Reproduce each of the records below word for word, without changing anything in any line.

(Records of spatial questions)
——

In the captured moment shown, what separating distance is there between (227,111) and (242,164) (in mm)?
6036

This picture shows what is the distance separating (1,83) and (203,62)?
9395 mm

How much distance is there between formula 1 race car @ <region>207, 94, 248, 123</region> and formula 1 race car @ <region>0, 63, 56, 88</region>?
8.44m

——

> Final result:
In the captured moment shown, what separating distance is there between (227,111) and (242,164) (in mm)?
6036

This picture shows what is the distance separating (1,83) and (203,62)?
9395 mm

How much distance is there between formula 1 race car @ <region>207, 94, 248, 123</region> and formula 1 race car @ <region>0, 63, 56, 88</region>?
8.44m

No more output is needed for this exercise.